I think I must be one of the only people in the world but I really truly don't like pasta...any pasta; wheat, egg, rice flour, barley, corn flour, noodles, spagetti, gnocchi, lasagna, farfalle, canneloni, fettucini, macaroni, linguini, soba, udon, bean thread, vermicelli, tubed, pillowed, flat, frilled, stuffed, smothered, oiled, green, red, black or white (actually usually really more of an off white) organic, store bought, homemade or made especially for me (in which case I'd probably just eat it and pretend to like it because thats how I was bought up). I just don't understand the fuss.
I'm only saying this because we are about a week away from a 2 and a half week trip to Italy, pasta capital of the world, and while I am aware there is plenty else to eat in Italy it is the worlds largest producer and consumer.
So what is the big deal with pasta anyway?
Like tofu, which I confess to liking in most forms (except perhaps the famed 'stinky tofu' which I have yet to try), pasta is used mainly as a carrier of added flavours, rather than it's own flour and water with an optional hint of egg taste, which combined with its huge range of incarnations makes it one of the most versatile staples available and gives it global appeal.
Pasta is considered a nutritious food; low in fat and sodium(depending on what you add to it) and high in complex carbohydrates, the kind which because it digests slowly gives you an energy release over time as opposed to simple carbs which are converted quickly causing a rapid rise in blood sugar levels leaving you with a 'sugar rush' and then the inevitable crash. Generally speaking whole wheat products with minimal processing are considered better, the more interference a food has had, the smaller the chains of starch become and the easier it is to digest. Pasta, while still being a 'processed' food has molecules packed so tightly that only about half is rapidly digested when the pasta is cooked 'al dente' leaving the other half to be absorbed at a slower rate.
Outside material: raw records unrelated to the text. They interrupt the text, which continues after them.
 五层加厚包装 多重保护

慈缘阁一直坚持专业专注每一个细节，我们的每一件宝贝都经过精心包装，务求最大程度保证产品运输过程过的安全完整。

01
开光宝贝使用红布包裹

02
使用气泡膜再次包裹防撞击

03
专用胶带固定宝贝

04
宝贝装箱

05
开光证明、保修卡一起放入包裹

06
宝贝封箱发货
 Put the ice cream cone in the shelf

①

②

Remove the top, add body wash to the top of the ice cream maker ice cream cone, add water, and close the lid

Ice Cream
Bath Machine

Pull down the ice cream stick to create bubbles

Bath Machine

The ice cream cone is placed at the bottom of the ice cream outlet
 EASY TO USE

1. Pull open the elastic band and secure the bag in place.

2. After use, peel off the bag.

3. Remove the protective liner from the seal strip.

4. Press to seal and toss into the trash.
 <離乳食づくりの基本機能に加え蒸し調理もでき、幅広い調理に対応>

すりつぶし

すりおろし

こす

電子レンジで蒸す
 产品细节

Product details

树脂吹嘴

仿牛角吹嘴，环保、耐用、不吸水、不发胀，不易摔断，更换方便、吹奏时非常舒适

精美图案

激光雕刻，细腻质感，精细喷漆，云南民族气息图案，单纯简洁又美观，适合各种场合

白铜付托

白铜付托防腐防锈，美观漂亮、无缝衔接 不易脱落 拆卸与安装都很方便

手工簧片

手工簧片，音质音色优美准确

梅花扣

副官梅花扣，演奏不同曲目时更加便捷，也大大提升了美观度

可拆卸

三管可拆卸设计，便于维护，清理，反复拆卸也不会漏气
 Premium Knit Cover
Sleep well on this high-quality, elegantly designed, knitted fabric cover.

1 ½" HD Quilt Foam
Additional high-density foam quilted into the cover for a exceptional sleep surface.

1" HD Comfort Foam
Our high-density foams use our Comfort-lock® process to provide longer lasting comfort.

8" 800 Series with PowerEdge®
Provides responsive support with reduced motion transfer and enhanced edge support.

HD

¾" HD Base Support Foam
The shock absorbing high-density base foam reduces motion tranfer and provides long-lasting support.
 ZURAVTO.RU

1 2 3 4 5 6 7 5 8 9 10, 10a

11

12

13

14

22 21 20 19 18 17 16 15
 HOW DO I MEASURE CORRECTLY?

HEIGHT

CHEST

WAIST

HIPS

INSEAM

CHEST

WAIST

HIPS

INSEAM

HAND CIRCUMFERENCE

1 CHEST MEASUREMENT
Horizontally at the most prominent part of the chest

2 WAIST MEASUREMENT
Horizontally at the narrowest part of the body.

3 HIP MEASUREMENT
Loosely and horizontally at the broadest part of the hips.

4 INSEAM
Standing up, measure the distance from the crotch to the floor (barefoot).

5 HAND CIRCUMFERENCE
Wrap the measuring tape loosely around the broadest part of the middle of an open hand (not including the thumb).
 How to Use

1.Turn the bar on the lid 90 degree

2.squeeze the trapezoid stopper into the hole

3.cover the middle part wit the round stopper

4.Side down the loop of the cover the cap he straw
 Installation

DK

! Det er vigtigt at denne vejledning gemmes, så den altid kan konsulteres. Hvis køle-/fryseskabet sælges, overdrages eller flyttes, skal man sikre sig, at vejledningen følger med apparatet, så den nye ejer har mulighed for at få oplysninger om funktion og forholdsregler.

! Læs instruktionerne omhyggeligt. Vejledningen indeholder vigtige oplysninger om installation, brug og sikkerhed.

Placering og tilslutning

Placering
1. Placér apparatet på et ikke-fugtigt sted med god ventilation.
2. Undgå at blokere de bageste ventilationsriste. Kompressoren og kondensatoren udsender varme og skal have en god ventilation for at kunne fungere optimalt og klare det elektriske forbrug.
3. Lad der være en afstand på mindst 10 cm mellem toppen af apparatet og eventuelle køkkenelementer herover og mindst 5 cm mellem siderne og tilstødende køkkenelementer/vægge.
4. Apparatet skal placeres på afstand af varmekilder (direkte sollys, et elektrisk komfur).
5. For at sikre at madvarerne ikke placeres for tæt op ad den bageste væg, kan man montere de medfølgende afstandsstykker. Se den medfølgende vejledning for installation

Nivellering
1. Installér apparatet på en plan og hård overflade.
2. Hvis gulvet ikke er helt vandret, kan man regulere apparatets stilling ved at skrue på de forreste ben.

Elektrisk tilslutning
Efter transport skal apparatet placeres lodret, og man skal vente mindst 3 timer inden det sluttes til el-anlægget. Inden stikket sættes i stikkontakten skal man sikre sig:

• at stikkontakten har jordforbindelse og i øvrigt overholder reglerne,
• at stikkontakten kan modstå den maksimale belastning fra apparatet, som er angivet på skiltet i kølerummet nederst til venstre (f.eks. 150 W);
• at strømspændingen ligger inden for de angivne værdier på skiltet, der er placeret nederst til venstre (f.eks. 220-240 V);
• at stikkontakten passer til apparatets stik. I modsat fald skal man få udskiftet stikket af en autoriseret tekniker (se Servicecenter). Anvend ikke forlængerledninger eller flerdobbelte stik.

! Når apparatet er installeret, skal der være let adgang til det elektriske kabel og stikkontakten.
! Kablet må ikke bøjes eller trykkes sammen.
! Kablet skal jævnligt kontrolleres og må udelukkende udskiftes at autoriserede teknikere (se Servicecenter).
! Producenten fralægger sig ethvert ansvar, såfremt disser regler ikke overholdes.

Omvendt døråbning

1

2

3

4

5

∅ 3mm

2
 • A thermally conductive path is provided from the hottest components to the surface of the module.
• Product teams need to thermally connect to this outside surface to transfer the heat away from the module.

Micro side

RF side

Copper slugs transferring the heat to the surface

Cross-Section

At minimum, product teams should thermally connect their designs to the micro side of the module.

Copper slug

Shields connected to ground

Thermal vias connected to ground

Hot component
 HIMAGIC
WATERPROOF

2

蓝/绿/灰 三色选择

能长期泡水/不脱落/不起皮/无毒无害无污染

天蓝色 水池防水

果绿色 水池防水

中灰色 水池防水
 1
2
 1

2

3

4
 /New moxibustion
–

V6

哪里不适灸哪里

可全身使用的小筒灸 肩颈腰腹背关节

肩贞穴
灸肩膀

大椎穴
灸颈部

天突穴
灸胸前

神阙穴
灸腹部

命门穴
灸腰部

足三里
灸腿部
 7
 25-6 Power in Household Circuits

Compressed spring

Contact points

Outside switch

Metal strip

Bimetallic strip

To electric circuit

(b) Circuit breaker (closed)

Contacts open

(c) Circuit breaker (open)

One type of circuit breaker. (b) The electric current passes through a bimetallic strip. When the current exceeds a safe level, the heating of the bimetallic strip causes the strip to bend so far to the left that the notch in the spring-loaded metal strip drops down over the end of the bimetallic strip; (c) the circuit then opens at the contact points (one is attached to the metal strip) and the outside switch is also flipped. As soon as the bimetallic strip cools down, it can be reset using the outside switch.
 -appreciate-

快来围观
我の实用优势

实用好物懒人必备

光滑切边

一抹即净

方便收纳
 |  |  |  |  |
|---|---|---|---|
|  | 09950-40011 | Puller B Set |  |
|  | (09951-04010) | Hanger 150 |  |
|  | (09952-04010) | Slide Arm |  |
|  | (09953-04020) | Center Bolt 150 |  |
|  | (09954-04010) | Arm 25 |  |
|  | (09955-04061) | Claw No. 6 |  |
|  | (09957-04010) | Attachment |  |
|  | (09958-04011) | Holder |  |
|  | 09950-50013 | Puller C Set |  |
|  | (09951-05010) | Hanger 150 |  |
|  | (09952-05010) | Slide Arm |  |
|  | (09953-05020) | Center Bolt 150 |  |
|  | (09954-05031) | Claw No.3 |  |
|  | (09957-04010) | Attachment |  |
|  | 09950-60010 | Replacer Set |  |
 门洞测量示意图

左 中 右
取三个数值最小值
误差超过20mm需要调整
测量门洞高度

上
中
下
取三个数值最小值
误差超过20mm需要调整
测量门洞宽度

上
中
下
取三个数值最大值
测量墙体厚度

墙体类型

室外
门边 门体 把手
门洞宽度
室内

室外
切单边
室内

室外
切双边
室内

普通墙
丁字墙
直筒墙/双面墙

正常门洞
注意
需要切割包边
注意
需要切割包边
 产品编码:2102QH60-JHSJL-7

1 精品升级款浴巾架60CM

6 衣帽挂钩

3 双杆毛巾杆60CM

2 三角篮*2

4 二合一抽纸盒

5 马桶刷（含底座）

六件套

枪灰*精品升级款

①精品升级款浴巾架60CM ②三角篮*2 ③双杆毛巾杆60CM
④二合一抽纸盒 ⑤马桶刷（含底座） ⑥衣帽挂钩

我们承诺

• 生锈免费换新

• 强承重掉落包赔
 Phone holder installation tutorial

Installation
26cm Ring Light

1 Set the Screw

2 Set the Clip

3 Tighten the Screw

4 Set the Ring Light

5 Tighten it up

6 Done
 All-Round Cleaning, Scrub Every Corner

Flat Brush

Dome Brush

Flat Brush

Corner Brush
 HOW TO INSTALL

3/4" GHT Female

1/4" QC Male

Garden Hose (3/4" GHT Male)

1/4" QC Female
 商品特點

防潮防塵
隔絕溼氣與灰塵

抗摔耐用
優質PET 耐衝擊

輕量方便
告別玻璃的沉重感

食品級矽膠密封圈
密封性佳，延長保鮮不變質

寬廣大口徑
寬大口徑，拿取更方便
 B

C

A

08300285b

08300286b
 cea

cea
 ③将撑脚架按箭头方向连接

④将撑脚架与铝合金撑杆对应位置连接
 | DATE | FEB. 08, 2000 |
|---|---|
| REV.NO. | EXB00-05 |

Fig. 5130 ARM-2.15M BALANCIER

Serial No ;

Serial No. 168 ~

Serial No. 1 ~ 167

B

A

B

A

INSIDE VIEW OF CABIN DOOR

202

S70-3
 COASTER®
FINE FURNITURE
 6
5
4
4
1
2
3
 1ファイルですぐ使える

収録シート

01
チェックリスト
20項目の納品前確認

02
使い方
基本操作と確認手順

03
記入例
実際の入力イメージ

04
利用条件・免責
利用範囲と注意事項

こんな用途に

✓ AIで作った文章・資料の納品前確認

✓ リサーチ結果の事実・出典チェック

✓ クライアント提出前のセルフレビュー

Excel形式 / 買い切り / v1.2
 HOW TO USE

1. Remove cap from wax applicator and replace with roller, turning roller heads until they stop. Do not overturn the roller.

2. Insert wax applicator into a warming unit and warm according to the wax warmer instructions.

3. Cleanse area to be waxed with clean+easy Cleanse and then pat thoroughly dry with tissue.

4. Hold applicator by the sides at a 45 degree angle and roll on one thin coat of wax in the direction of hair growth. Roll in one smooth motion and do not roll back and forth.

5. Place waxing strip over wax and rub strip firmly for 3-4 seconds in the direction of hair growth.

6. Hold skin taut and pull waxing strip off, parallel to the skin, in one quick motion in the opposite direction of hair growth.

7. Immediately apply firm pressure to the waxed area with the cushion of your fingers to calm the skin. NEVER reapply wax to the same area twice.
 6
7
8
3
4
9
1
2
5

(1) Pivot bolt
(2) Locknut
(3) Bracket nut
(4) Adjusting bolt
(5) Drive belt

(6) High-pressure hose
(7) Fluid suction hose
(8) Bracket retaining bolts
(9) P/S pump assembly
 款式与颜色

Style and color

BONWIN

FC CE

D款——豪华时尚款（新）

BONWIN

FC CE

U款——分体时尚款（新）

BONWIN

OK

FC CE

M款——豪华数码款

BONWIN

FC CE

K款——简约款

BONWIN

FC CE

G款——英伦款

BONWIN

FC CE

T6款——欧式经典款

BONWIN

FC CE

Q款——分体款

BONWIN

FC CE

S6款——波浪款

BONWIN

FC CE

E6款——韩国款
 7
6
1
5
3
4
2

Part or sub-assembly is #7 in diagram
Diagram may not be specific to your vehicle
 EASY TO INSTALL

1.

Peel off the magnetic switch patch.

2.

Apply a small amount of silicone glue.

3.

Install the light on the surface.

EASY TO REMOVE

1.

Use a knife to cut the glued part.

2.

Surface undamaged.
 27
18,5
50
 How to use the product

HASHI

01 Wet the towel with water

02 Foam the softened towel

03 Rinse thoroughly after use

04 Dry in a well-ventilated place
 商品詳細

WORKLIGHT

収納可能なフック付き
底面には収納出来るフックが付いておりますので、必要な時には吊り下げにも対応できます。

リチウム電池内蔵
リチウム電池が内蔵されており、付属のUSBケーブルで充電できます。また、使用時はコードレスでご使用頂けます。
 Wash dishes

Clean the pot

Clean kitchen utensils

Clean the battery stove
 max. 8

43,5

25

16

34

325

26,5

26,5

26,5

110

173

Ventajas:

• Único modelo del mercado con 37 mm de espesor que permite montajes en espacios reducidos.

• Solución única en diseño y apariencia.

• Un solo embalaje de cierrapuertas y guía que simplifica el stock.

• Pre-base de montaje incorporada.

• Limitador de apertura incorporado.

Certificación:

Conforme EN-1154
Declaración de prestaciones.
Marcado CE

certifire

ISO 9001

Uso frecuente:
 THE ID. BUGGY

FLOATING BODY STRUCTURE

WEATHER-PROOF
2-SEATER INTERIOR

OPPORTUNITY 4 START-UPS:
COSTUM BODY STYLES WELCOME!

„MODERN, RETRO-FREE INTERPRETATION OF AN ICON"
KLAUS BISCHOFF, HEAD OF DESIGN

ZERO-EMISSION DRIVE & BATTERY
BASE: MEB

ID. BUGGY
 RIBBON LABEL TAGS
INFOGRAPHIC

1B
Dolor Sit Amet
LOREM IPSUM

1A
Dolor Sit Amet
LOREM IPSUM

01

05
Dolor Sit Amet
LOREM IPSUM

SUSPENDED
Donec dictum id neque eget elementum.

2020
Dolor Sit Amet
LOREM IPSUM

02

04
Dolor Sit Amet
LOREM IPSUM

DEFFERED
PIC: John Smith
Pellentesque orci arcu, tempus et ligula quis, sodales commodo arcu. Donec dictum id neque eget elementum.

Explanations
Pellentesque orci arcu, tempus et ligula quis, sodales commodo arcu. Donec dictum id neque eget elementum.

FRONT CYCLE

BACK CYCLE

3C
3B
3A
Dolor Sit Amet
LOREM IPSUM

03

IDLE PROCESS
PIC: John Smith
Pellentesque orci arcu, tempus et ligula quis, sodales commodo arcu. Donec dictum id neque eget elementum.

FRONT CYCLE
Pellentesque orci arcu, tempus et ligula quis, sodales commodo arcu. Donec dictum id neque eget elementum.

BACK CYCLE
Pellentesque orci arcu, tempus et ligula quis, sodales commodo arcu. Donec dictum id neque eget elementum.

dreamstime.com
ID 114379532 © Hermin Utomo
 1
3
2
None of this is changing my mind.
Although eventually it might not matter because according to a report by the British Met Office, last month, scientists predicted that Italy’s durum wheat yields (the best wheat varietal to make pasta semolina from) are at risk of being effected by projected climate change, raised temperatures and decreased rainfall.
I wonder if anyone would notice if I just licked off the sauce?